On December 2, 2018, mere days before the 40th anniversary of the ratification of the Spanish constitution, Andalucía held elections for their regional government. The results have implications beyond its borders, and could result in early general elections.
This election is the first test for Spanish Prime Minister Pedro Sánchez, who took power this summer after his coalition ousted the conservative People’s Party (PP), following a parliamentary no-confidence vote. Sánchez’s government has since faced some high-profile resignations. The government’s Spanish Socialist Worker’s Party (PSOE), had thought to maintain a strong hold on Andalucía, or at least lose as few seats as possible.
Those hopes were dashed. Even before the election, support for the ultra-conservative right-wing was on the rise. The combination of corruption scandals, and the Catalan independence crisis all served to weaken the PP’s standing among the Spanish right. The PP, which had previously been the umbrella for right-wing political organising in Spain, responded by moving further to the right – but it’s the tiny, far-right Vox party, that made the largest gains in the polls, capitalising on issues of immigration and frustration with the EU.
Taking 33 seats, PSOE won the majority of seats in the election, but lost so many overall that its rule of the region collapsed. Meanwhile, a total of 12 seats, representing 11% of the vote, went to Vox. Even with the support of the 17 seats from the Podemos-led Adelante Andalucía coalition, the PSOE is still short of the 55 seats it needs to form a majority in the regional coalition. However, despite losing seats of their own, the conservative PP took 26 seats, and the centre-right, Ciudadanos party, took 21. Were they to join with Vox, they would command a right-wing majority with 59 seats – potentially making Vox a kingmaker. This shift was both unprecedented and unexpected, and the result will be the recognition of Vox and its far-right politics as a legitimate political party.
━━━━
## DIRECTIVE
In the article on the Andalucía election, how many seats did Vox take, and what share of the vote did those seats represent?

## DATA
━━━━
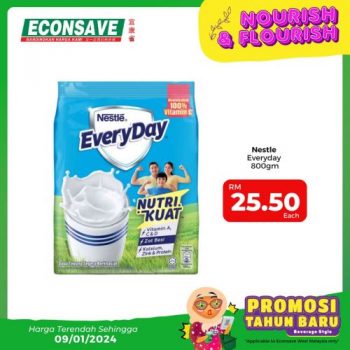 Econsave-Beverage-Promotion-16-350x350 - Johor Kedah Kelantan Kuala Lumpur Melaka Negeri Sembilan Pahang Penang Perak Perlis Promotions & Freebies Putrajaya Selangor Supermarket & Hypermarket Terengganu 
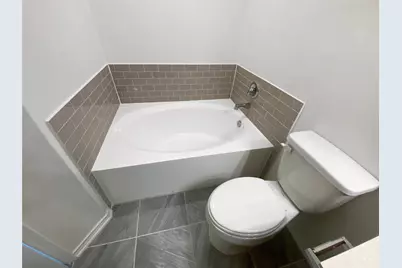 152 Josey Wales Drive, Jarrell, TX 76537 - Photo 15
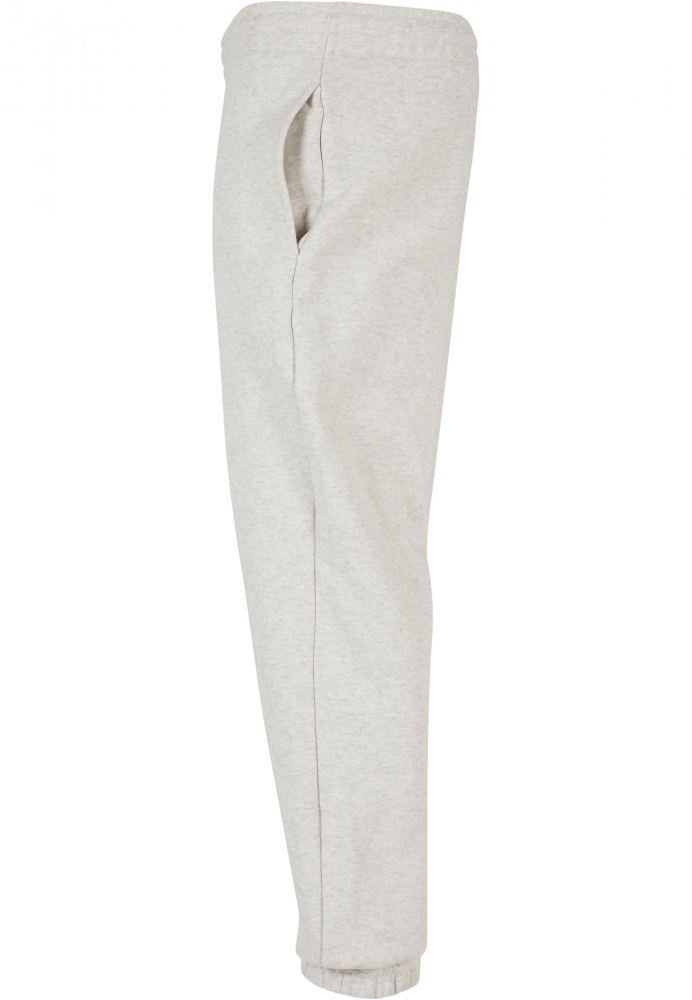 Pantalon trening Ultra Heavy Urban Classics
━━━━
## RESULT
Vox took 12 seats, representing 11% of the vote.